PAGE EXTRACT
1920 film by Sam Wood

Excuse My Dust! is a surviving 1920 American silent comedy-drama film produced by Famous Players–Lasky and distributed by Paramount Pictures. It is based upon a Saturday Evening Post short story "The Bear Trap" by Byron Morgan. Sam Wood directed Wallace Reid. Reid's young son, Wallace Jr., makes his first screen appearance here. This film is preserved in the Library of Congress.

==Plot==
As described in a film magazine, "Toodles" Walton, former automobile racer, has promised his wife Dorothy that he will refrain from speeding. But he gives into temptation and, through the influence of his father-in-law Mr. Ward, the judge deprives him of the right to pilot a car for six months. Troubled times follow Toodles. He nearly runs over and kills his child, his wife leaves him, and his father-in-law's automobile business, of which he is manager, is being plotted against by its competitors. An automobile race from Los Angeles to San Francisco is planned by the competitors in hope of obtaining the plans of Ward's new motor. A midnight auto race, a collision, and an exciting finish puts Toodles in San Francisco, where his child is ill. The competing company fails in its scheme and Toodles' wife forgives him.

==Cast==
- Wallace Reid as "Toodles" Walton
- Wallace Reid Jr. as "Toodles" Jr.
- Ann Little as Dorothy Ward Walden
- Theodore Roberts as J.D. Ward
- Guy Oliver as Darby
- Otto Brower as Max Henderson
- Tully Marshall as President Mutchler
- Walter Long as Ritz

unbilled
- James Gordon as Griggs
- Jack Herbert as Oldham
- Fred Huntley as Police Magistrate
- Byron Morgan (minor role)
- Will M. Ritchey (minor role)

==Reception==
Variety called it "a real thriller".

DATA SEGMENT
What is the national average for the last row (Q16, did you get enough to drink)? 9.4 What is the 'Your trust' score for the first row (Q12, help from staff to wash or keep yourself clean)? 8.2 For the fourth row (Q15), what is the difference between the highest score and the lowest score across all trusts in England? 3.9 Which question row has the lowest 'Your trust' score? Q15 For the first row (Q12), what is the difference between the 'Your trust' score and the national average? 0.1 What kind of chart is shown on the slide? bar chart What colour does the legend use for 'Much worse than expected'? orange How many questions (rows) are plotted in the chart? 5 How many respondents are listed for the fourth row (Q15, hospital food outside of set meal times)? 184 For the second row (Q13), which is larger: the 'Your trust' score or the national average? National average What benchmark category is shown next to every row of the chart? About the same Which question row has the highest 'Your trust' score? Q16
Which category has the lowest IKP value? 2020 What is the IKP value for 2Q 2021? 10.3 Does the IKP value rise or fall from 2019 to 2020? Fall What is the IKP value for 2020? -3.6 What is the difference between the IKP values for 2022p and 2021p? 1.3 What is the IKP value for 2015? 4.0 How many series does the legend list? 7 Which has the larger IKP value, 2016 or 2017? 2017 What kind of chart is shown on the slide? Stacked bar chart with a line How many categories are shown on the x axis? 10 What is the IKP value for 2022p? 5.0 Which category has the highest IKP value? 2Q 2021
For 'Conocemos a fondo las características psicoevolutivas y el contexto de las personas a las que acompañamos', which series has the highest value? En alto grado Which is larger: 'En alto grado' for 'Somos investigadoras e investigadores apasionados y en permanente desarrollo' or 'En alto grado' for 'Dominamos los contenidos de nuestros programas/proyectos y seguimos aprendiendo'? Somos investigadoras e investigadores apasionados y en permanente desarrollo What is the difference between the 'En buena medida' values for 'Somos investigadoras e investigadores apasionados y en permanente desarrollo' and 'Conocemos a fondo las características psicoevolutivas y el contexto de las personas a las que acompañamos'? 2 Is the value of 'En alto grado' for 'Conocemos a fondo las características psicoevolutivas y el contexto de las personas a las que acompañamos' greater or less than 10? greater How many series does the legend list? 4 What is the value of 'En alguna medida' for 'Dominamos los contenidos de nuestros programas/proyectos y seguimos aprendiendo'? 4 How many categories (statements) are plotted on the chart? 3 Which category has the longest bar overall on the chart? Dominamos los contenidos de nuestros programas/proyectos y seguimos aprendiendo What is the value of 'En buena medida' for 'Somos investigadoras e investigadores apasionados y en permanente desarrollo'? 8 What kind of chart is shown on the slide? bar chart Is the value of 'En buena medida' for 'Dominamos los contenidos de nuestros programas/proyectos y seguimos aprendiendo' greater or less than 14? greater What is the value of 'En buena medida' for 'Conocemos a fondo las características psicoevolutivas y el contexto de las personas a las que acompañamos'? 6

WHAT YOU ARE ASKED TO DO
Answer these questions from the piece on the 1920 film Excuse My Dust!:
1. Which company produced the film?
2. For how long does the judge deprive Toodles of the right to pilot a car?
3. Which actor plays President Mutchler?

TASK RESPONSE
1. Famous Players–Lasky
2. Six months
3. Tully Marshall